Julio Cortázar, el constructor de puentes – Marisa E. Martínez Pérsico
Vida y obra de Julio Florencio Cortázar se encuentran inexorablemente unidas por la voluntad de conciliar las distancias. En sus novelas y relatos –así como en su biografía– abundan los exilios impuestos o los alejamientos por elección, los desarraigos geográficos o emocionales, las pérdidas que sumen a los personajes en la nostalgia y los transforman en viajeros que, del lado de acá o del lado de allá, se alimentan de una búsqueda que pocas veces los conduce a puerto feliz.
La circunstancia de haber tenido un padre diplomático –era agregado cultural de la embajada argentina– y las desavenencias con los diferentes gobiernos militares de turno lo empujaron varias veces a la proscripción. Cortázar describe su nacimiento accidental en Bruselas, el 26 de agosto de 1914, como un “producto del turismo y de la diplomacia”. Durante la Primera Guerra Mundial, la familia Cortázar se refugió en países europeos neutrales: Suiza y luego España. Hasta los tres años y medio, Cortázar vivió en Barcelona; recién cuando finalizó la guerra, el pequeño Julio, de cuatro años, volvió a nuestro país con su familia para instalarse en una casona de Bánfield a la que describe como “una casa con un gran jardín lleno de gatos, perros, tortugas y papagayos: un paraíso”. Sin embargo, los recuerdos de su infancia serán rememorados más tarde como “poco felices”, malogrados por el prematuro abandono de su padre, que dejó a su familia sumida en la pobreza. Con sólo seis años, Julio –apodado “el belgicano”– ya había conocido cuatro países, un puñado de idiomas y el alejamiento de un padre.

────────

__Tareas por realizar__.
a. Anota sin cambios el pasaje del texto sobre Julio Cortázar que comienza con "Julio Cortázar, el" y sigue hasta "a puerto feliz.".
b. Retoma el texto sobre la vida de Julio Cortázar y continúalo a partir de su última oración.

__Datos disponibles__.
────────

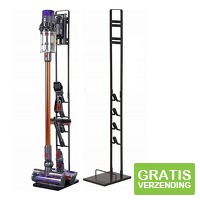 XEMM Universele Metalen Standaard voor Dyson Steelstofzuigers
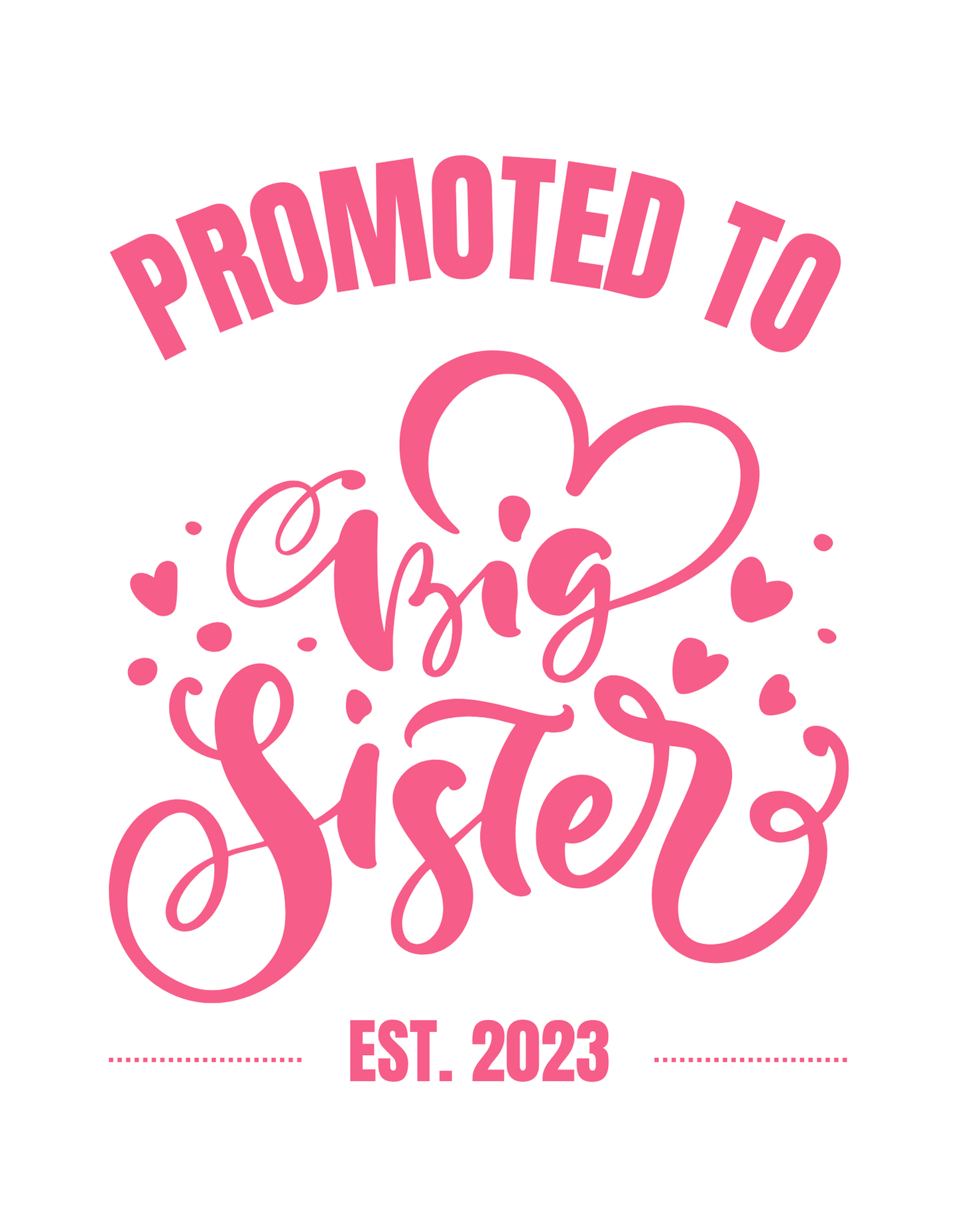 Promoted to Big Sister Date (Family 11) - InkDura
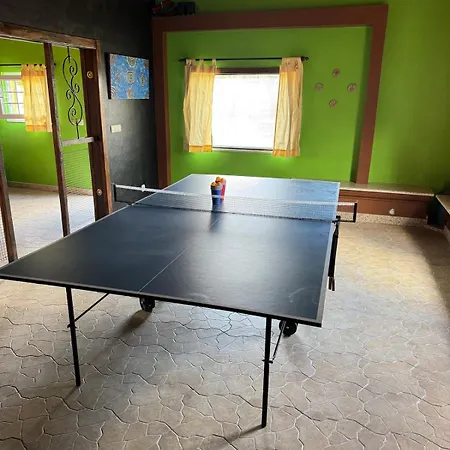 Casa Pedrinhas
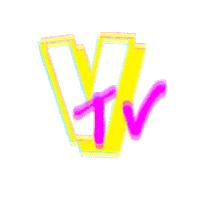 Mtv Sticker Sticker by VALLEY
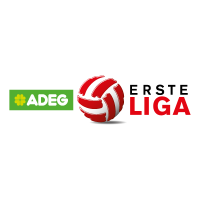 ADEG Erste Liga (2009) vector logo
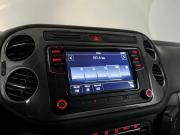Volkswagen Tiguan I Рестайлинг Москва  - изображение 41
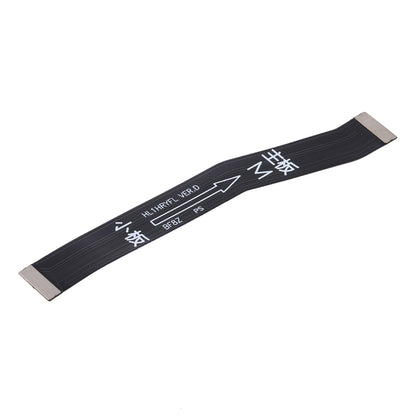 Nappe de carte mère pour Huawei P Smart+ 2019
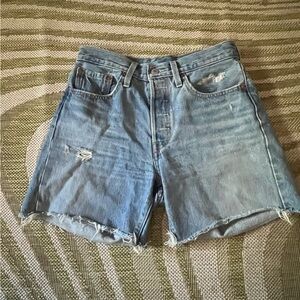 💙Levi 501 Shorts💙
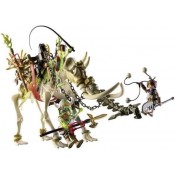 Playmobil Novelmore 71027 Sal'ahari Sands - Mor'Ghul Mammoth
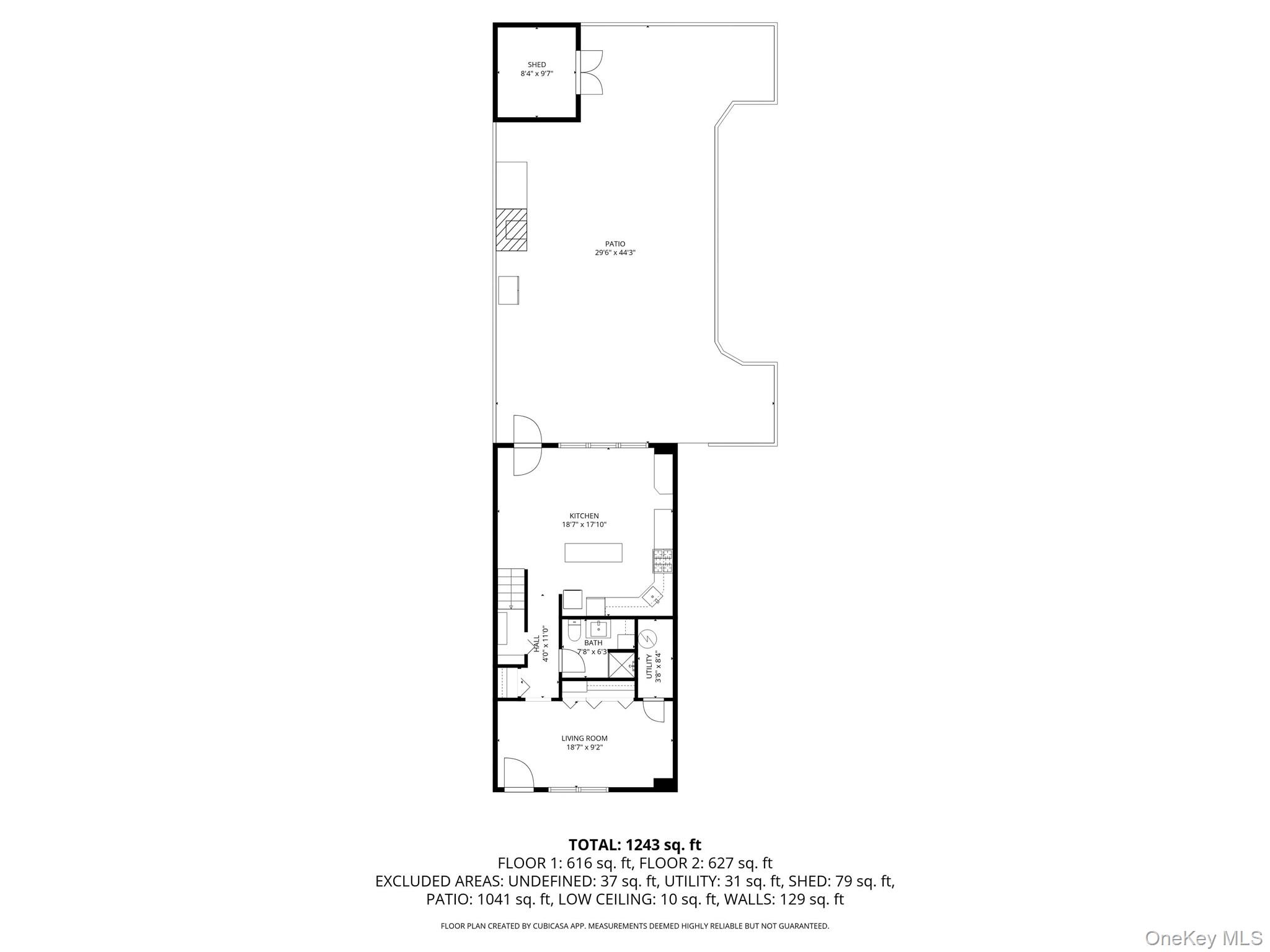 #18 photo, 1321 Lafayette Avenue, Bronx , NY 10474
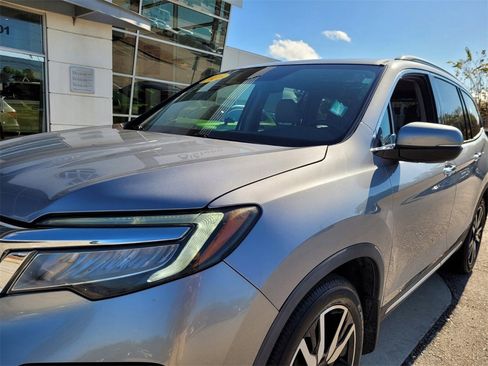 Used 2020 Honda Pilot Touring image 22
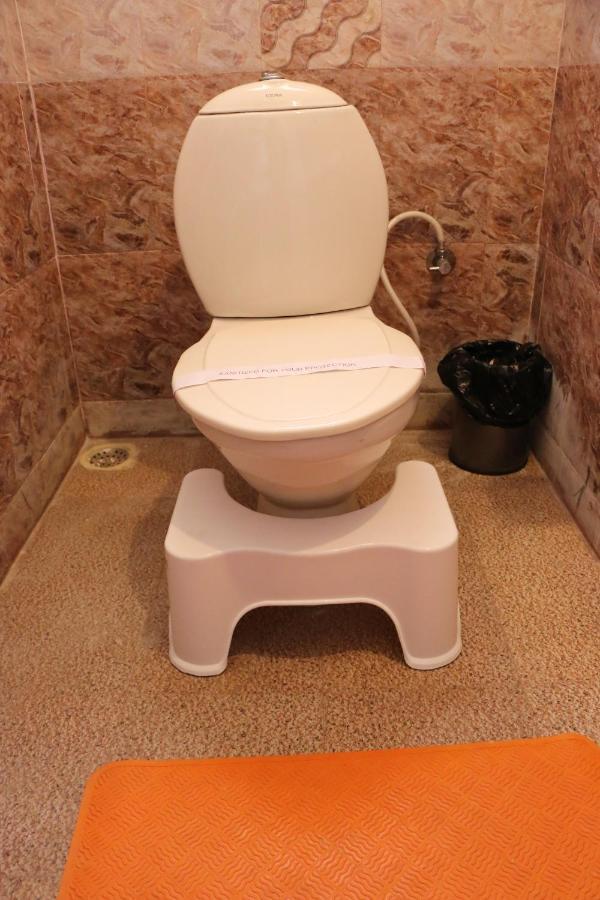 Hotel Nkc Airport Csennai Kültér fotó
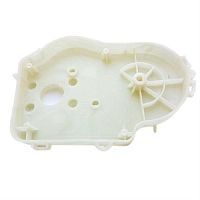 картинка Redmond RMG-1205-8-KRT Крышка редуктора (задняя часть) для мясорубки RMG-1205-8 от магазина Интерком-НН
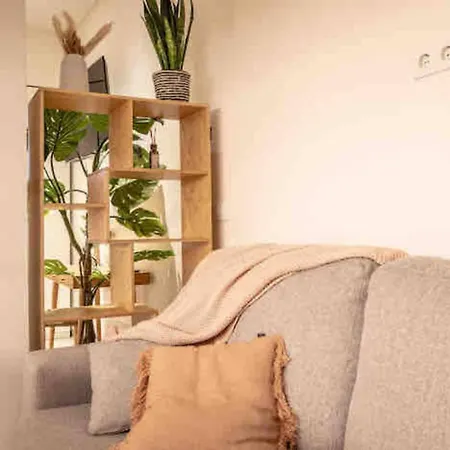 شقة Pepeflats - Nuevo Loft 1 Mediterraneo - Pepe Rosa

────────

__Respuestas por tarea__.
a.
Julio Cortázar, el constructor de puentes – Marisa E. Martínez Pérsico
Vida y obra de Julio Florencio Cortázar se encuentran inexorablemente unidas por la voluntad de conciliar las distancias. En sus novelas y relatos –así como en su biografía– abundan los exilios impuestos o los alejamientos por elección, los desarraigos geográficos o emocionales, las pérdidas que sumen a los personajes en la nostalgia y los transforman en viajeros que, del lado de acá o del lado de allá, se alimentan de una búsqueda que pocas veces los conduce a puerto feliz.

b.
A principios de la década del ‘30, la familia se muda a Buenos Aires. Luego de obtener su título de magisterio en el Normal Mariano Acosta y de estudiar un año en la Facultad de Filosofía y Letras, “el belgicano” obtiene una cátedra de literatura francesa en la Universidad de Cuyo, circunstancia que lo obliga a radicarse en Mendoza. Sin embargo, no tardaría en asomarse el fantasma del exilio: las desavenencias con el gobierno de Perón y su política populista lo hicieron desistir de su cargo: «preferí renunciar a mis cátedras antes de verme obligado a ‘sacarme el saco’ como les pasó a tantos colegas que optaron por seguir en sus puestos”. Desde entonces, los viajes de ida y vuelta de Buenos Aires a París signarán su vida hasta comienzos del ’70, cuando deberá distanciarse una década de la Argentina primero por las amenazas de la Triple A y luego por los “grupos de tarea” del Proceso de Reorganización Nacional. Su retorno se produjo recién con el advenimiento de la democracia, un año antes de su muerte. Hoy sus restos descansan en el cementerio de Montparnasse.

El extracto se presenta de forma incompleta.